The advert looks like a classic perfume pitch: a sultry blonde gazes at the camera from behind pink silk drapes as a female voiceover says: “Every night a new woman is born within you…”
Then the voice announces the name of the magic fragrance: “Swine, by Rebecca Robinson”.
The made-up perfume advert is part of a new video campaign aimed to shock Spaniards into realising that they are allowing a swathe of English words to invade everyday situations, even if they often don’t know what they mean or why they are better than traditional Spanish terms.
The video, made by Spain’s RAE language academy, charged with protecting the purity of Spanish, starts by pointing out how deeply English has already pervaded everyday conversation.
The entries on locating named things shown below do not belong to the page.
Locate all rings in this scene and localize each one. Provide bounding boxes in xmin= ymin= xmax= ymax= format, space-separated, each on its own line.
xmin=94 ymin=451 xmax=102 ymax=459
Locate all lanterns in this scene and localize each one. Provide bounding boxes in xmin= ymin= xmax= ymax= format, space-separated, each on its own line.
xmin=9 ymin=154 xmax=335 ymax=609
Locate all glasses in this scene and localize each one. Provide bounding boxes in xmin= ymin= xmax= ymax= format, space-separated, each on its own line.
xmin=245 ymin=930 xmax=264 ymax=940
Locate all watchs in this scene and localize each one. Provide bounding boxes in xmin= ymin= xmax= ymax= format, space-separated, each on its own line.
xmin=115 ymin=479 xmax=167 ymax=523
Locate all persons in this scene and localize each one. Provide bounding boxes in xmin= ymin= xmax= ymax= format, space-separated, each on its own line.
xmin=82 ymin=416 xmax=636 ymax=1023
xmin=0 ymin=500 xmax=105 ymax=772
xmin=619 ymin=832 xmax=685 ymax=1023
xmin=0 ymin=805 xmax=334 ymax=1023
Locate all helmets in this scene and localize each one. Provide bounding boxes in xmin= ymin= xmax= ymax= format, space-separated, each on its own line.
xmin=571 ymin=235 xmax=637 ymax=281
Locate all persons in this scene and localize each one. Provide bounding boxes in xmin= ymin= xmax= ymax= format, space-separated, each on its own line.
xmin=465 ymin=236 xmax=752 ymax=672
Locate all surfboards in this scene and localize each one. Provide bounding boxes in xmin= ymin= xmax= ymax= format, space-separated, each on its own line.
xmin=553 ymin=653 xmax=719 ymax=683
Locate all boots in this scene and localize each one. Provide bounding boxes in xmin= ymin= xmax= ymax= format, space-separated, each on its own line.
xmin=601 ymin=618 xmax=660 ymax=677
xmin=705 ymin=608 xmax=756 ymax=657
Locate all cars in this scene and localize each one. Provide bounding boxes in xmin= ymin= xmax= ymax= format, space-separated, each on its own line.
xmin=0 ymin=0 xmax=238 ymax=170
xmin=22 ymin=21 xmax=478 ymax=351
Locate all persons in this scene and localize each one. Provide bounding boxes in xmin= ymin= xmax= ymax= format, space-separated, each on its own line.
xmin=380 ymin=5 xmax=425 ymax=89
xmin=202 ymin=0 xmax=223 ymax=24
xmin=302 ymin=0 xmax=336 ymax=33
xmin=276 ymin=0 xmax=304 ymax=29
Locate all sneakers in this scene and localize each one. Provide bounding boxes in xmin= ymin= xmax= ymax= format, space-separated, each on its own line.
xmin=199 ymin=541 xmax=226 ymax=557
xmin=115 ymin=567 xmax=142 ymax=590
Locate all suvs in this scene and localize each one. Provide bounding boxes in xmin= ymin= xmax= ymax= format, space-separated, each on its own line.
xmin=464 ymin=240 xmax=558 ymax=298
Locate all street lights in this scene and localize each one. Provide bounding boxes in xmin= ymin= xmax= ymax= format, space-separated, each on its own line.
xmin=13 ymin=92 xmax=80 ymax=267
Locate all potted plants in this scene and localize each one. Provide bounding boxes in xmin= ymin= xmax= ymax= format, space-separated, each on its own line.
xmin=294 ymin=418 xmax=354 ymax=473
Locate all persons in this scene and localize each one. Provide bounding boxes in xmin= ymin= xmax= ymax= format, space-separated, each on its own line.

A montage reels off dozens of words such as “brainstorming”, “branding” and “community manager”, as well as examples of typical advertising speak including “anti-age” and “eco-friendly”.
To shame Spaniards into seeing the error of their ways, the RAE commissioned two fake advertising campaigns, for Swine perfume and Sunset Style men’s sunglasses.
Those poor fashion victims “hypnotised by the Anglicisms” clicked for free samples on the advertisements’ websites, upon which they were shown receiving perfume with the explanation of its unique fragrance written in Spanish inside the box, or, in the case of the sunglasses “with blind effect”, realising that the shades did not allow the wearer to see a thing.
“There’s only one mother tongue”, the RAE states jubilantly, urging Spaniards to banish hated and, it claims, unnecessary imports.